- Written problem A -
Answer these from the Soca Princesses excerpt, one line each:
(i) Which team did the Soca Princesses beat 1-0?
(ii) What company sponsors the kit the women wear?
(iii) Which team did Waldrum coach as recently as 2013?
- Written problem B -
Filter the rows down to every line containing the string "closest", matching case exactly, and copy each such line.

- Source excerpt -
======

The Soca Princesses captain hopes that beating Jamaica 1-0 and winning the first-ever Women’s Caribbean Cup two nights ago — a historic event in its own right- stirs the passions of the local business community.
So far, some help has come from abroad. The kit the women wear is sponsored by JOMA, a Spanish clothing manufacturer, while even the head coach, American Randy Waldrum, has made an investment in the Soca Princesses.
A highly-rated coach with 279 wins and two national titles with US school Notre Dame at college level, Waldrum should be on vacation now, having just last week ended a tough season as head coach of the Houston Dash, a professional women’s club playing at the highest level in the United States. Instead, he coached T&T free of charge.
“Eight teams and three-and-a-half (qualifying) spots. I think this is the best opportunity in the next ten years (for Trinidad and Tobago) to qualify,” stated Waldrum, who as recent as 2013 , coached the United States women’s Under-23 team.

======

- Input records -
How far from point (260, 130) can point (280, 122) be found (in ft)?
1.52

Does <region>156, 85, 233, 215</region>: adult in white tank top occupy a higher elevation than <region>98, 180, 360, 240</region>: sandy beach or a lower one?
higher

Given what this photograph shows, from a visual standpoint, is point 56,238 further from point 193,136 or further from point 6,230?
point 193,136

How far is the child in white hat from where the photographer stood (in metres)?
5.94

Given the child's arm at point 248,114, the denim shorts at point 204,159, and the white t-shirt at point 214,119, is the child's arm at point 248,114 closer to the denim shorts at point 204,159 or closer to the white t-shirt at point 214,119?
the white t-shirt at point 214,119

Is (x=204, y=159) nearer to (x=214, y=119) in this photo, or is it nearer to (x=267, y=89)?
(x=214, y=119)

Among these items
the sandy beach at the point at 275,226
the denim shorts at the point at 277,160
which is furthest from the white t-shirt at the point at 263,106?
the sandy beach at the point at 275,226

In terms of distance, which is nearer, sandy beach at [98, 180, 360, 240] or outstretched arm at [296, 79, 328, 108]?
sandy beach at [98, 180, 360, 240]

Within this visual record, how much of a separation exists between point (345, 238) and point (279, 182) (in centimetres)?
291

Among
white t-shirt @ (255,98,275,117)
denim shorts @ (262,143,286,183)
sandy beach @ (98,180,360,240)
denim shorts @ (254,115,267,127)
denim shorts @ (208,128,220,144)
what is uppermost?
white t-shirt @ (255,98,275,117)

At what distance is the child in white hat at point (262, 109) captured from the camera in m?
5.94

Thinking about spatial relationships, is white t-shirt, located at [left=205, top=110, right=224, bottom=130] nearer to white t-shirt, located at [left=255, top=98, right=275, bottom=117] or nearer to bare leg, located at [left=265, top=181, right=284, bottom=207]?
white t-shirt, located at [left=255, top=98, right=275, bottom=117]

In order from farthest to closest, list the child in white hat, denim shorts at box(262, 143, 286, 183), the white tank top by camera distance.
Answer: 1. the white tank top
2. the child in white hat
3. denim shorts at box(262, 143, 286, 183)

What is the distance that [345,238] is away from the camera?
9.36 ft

======

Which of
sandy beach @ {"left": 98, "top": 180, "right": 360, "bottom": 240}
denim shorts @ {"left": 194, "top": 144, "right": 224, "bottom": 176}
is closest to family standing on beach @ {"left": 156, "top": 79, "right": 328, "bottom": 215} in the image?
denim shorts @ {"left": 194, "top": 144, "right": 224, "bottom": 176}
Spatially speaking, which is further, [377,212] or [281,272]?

======

- Response A -
(i) Jamaica
(ii) JOMA, a Spanish clothing manufacturer
(iii) The United States women's Under-23 team

- Response B -
In order from farthest to closest, list the child in white hat, denim shorts at box(262, 143, 286, 183), the white tank top by camera distance.
is closest to family standing on beach @ {"left": 156, "top": 79, "right": 328, "bottom": 215} in the image?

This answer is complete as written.